#### What you need to do:
Reproduce the rows below verbatim, from the first row through the line containing "125 millimetres".

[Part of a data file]
* * * * * * * * *

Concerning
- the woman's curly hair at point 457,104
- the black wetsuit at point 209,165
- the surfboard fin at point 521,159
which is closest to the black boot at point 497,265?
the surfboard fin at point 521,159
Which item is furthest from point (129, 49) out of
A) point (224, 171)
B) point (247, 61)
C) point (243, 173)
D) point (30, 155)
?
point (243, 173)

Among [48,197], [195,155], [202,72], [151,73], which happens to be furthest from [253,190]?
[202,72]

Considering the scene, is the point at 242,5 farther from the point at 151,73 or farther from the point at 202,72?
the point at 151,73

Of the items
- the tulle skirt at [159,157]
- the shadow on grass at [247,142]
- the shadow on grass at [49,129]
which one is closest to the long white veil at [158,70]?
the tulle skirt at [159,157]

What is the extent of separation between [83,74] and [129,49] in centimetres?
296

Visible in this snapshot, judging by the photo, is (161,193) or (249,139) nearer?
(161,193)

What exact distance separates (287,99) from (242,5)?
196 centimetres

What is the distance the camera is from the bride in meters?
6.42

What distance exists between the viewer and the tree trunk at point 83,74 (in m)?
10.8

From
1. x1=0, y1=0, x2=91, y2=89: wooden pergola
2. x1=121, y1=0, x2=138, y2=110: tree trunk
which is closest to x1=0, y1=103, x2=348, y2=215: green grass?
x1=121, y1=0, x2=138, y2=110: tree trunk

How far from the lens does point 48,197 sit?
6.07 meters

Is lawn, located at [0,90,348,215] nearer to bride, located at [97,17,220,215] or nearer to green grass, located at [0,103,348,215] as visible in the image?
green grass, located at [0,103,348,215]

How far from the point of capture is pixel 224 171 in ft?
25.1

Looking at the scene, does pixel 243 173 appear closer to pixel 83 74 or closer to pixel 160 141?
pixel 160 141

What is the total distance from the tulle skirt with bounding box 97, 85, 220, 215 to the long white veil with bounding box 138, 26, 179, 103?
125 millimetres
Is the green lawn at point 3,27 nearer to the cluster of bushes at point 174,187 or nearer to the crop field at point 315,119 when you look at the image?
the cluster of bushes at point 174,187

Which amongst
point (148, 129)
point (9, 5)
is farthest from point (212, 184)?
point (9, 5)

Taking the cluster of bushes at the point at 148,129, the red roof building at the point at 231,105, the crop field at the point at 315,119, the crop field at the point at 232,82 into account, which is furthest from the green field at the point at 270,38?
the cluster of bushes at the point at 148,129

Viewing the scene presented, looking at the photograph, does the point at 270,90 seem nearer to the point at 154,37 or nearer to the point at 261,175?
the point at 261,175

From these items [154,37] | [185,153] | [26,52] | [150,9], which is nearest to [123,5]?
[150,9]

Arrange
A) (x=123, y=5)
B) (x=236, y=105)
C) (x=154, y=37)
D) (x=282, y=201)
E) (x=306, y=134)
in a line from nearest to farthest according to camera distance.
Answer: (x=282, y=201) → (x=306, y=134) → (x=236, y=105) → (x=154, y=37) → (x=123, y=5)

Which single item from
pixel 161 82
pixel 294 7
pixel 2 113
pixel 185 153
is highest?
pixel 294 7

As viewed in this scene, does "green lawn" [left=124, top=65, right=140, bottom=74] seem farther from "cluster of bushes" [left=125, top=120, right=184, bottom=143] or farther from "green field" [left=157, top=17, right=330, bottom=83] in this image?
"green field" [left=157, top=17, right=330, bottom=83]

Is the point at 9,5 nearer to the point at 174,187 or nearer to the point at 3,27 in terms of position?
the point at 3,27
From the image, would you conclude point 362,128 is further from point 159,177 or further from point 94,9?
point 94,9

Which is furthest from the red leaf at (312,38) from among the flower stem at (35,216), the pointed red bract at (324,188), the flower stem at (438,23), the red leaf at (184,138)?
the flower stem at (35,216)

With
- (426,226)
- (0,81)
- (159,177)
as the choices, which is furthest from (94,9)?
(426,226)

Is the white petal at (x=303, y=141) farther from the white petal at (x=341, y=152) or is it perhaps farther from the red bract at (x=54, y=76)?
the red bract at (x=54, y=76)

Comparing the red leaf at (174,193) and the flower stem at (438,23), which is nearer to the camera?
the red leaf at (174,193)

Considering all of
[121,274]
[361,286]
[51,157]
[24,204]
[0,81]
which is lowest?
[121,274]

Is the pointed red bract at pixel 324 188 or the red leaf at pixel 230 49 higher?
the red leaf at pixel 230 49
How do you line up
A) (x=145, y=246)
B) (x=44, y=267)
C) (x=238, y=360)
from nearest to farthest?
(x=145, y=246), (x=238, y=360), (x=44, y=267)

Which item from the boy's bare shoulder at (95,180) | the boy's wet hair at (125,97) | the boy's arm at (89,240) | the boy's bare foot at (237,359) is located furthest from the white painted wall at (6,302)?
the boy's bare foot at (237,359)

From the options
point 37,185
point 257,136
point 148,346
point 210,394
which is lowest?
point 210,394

* * * * * * * * *

#### Exercise response:
Concerning
- the woman's curly hair at point 457,104
- the black wetsuit at point 209,165
- the surfboard fin at point 521,159
which is closest to the black boot at point 497,265?
the surfboard fin at point 521,159
Which item is furthest from point (129, 49) out of
A) point (224, 171)
B) point (247, 61)
C) point (243, 173)
D) point (30, 155)
?
point (243, 173)

Among [48,197], [195,155], [202,72], [151,73], which happens to be furthest from [253,190]?
[202,72]

Considering the scene, is the point at 242,5 farther from the point at 151,73 or farther from the point at 202,72?
the point at 151,73

Of the items
- the tulle skirt at [159,157]
- the shadow on grass at [247,142]
- the shadow on grass at [49,129]
which one is closest to the long white veil at [158,70]?
the tulle skirt at [159,157]

What is the extent of separation between [83,74] and [129,49] in centimetres?
296

Visible in this snapshot, judging by the photo, is (161,193) or (249,139) nearer?
(161,193)

What exact distance separates (287,99) from (242,5)?
196 centimetres

What is the distance the camera is from the bride in meters?
6.42

What distance exists between the viewer and the tree trunk at point 83,74 (in m)?
10.8

From
1. x1=0, y1=0, x2=91, y2=89: wooden pergola
2. x1=121, y1=0, x2=138, y2=110: tree trunk
which is closest to x1=0, y1=103, x2=348, y2=215: green grass?
x1=121, y1=0, x2=138, y2=110: tree trunk

How far from the lens does point 48,197 sit?
6.07 meters

Is lawn, located at [0,90,348,215] nearer to bride, located at [97,17,220,215] or nearer to green grass, located at [0,103,348,215] as visible in the image?
green grass, located at [0,103,348,215]

How far from the point of capture is pixel 224 171 in ft?
25.1

Looking at the scene, does pixel 243 173 appear closer to pixel 83 74 or closer to pixel 160 141?
pixel 160 141

What is the total distance from the tulle skirt with bounding box 97, 85, 220, 215 to the long white veil with bounding box 138, 26, 179, 103?
125 millimetres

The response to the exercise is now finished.